Re: [PATCH net-next] tcp: add tcp_tx_skb_cache_key checking in sk_stream_alloc_skb()

From: Paolo Abeni
Date: Wed Sep 01 2021 - 12:01:13 EST


On Wed, 2021-09-01 at 17:25 +0200, Paolo Abeni wrote:
> On Wed, 2021-09-01 at 08:16 -0700, Eric Dumazet wrote:
> > On Wed, Sep 1, 2021 at 8:06 AM Eric Dumazet <edumazet@xxxxxxxxxx> wrote:
> > > On Wed, Sep 1, 2021 at 3:52 AM Paolo Abeni <pabeni@xxxxxxxxxx> wrote:
> > > > On Wed, 2021-09-01 at 18:39 +0800, Yunsheng Lin wrote:
> > > > > Since tcp_tx_skb_cache is disabled by default in:
> > > > > commit 0b7d7f6b2208 ("tcp: add tcp_tx_skb_cache sysctl")
> > > > >
> > > > > Add tcp_tx_skb_cache_key checking in sk_stream_alloc_skb() to
> > > > > avoid possible branch-misses.
> > > > >
> > > > > Signed-off-by: Yunsheng Lin <linyunsheng@xxxxxxxxxx>
> > > >
> > > > Note that MPTCP is currently exploiting sk->sk_tx_skb_cache. If we get
> > > > this patch goes in as-is, it will break mptcp.
> > > >
> > > > One possible solution would be to let mptcp usage enable sk-
> > > > > sk_tx_skb_cache, but that has relevant side effects on plain TCP.
> > > >
> > > > Another options would be re-work once again the mptcp xmit path to
> > > > avoid using sk->sk_tx_skb_cache.
> > > >
> > >
> > > Hmmm, I actually wrote a revert of this feature but forgot to submit
> > > it last year.
> > >
> > > commit c36cfbd791f62c0f7c6b32132af59dfdbe6be21b (HEAD -> listener_scale4)
> > > Author: Eric Dumazet <edumazet@xxxxxxxxxx>
> > > Date: Wed May 20 06:38:38 2020 -0700
> > >
> > > tcp: remove sk_{tr}x_skb_cache
> > >
> > > This reverts the following patches :
> > >
> > > 2e05fcae83c41eb2df10558338dc600dc783af47 ("tcp: fix compile error
> > > if !CONFIG_SYSCTL")
> > > 4f661542a40217713f2cee0bb6678fbb30d9d367 ("tcp: fix zerocopy and
> > > notsent_lowat issues")
> > > 472c2e07eef045145bc1493cc94a01c87140780a ("tcp: add one skb cache for tx")
> > > 8b27dae5a2e89a61c46c6dbc76c040c0e6d0ed4c ("tcp: add one skb cache for rx")
> > >
> > > Having a cache of one skb (in each direction) per TCP socket is fragile,
> > > since it can cause a significant increase of memory needs,
> > > and not good enough for high speed flows anyway where more than one skb
> > > is needed.
> > >
> > > We want instead to add a generic infrastructure, with more flexible per-cpu
> > > caches, for alien NUMA nodes.
> > >
> > > Signed-off-by: Eric Dumazet <edumazet@xxxxxxxxxx>
> > >
> > > I will update this commit to also remove the part in MPTCP.
> > >
> > > Let's remove this feature and replace it with something less costly.
> >
> > Paolo, can you work on MPTP side, so that my revert can be then applied ?
>
> You are way too fast, I was still replying to your previous email,
> asking if I could help :)
>
> I'll a look ASAP. Please, allow for some latency: I'm way slower!

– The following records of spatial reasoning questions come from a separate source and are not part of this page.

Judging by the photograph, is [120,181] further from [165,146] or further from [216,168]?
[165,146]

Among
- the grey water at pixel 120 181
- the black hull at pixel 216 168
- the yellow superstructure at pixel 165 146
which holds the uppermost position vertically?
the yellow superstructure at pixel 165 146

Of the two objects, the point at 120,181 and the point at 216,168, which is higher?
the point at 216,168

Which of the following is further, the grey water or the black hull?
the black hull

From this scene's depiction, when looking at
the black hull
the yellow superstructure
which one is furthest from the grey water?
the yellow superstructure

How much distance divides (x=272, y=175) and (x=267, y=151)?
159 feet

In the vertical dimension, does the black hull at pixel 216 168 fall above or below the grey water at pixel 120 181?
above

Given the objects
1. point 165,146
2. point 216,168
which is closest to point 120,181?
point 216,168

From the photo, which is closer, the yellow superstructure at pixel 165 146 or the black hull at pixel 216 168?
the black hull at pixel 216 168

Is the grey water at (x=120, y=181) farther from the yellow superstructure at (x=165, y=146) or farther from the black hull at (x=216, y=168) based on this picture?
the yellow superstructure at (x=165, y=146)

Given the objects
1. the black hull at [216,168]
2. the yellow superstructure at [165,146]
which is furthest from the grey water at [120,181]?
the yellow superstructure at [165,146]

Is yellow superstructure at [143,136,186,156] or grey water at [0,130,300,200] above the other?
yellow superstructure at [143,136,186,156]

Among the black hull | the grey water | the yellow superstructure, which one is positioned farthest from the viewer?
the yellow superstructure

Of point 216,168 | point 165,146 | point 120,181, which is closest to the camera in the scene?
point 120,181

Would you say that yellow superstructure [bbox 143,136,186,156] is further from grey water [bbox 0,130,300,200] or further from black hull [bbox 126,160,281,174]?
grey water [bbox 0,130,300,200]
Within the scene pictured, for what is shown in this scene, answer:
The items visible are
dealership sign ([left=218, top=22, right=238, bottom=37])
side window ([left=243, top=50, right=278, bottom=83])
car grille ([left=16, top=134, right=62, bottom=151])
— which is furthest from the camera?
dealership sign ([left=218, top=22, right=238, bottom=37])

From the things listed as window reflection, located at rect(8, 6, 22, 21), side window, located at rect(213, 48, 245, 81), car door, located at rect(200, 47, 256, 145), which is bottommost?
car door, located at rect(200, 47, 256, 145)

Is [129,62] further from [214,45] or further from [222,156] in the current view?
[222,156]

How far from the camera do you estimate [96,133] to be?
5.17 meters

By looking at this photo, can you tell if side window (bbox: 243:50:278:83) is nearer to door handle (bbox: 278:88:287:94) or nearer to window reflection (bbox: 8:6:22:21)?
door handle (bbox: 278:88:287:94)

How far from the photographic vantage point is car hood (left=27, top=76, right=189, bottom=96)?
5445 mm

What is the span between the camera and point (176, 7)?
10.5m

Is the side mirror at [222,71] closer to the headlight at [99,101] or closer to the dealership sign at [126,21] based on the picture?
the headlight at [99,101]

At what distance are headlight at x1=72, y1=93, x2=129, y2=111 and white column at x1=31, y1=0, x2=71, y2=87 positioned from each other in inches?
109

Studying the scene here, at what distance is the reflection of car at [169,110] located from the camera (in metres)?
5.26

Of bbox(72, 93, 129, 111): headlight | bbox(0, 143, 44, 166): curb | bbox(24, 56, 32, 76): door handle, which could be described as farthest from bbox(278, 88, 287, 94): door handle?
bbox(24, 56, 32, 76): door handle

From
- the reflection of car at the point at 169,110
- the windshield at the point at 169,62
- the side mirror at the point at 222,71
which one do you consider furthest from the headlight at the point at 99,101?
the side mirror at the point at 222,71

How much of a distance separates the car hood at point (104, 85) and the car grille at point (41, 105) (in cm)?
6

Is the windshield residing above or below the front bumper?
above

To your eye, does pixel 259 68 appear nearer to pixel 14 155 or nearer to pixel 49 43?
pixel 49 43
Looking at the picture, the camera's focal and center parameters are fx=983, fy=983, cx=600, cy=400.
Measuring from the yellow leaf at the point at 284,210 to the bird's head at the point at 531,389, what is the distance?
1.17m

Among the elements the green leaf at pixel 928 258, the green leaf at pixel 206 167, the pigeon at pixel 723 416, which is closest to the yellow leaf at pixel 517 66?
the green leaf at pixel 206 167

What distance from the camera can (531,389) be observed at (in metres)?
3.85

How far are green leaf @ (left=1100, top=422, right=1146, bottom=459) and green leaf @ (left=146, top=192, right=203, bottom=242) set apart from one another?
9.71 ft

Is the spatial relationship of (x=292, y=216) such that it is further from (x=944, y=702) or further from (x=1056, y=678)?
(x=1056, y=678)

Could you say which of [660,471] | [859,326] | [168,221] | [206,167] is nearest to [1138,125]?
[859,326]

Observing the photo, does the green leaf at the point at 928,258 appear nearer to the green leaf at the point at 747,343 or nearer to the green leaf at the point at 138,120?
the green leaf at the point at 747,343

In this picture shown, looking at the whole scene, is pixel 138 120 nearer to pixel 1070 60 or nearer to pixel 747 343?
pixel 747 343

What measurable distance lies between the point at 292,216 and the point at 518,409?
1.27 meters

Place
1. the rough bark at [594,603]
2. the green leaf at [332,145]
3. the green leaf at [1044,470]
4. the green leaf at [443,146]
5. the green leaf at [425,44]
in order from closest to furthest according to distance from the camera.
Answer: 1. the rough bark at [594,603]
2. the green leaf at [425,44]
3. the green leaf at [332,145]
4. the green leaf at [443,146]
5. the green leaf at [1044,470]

I think the easiest way and the one with less code duplication will
require accessing the tcp_mark_push() and skb_entail() helpers from the
MPTCP code, making them not static and exposing them e.g. in net/tcp.h.
Would that be acceptable or should I look for other options?

Thanks!

Paolo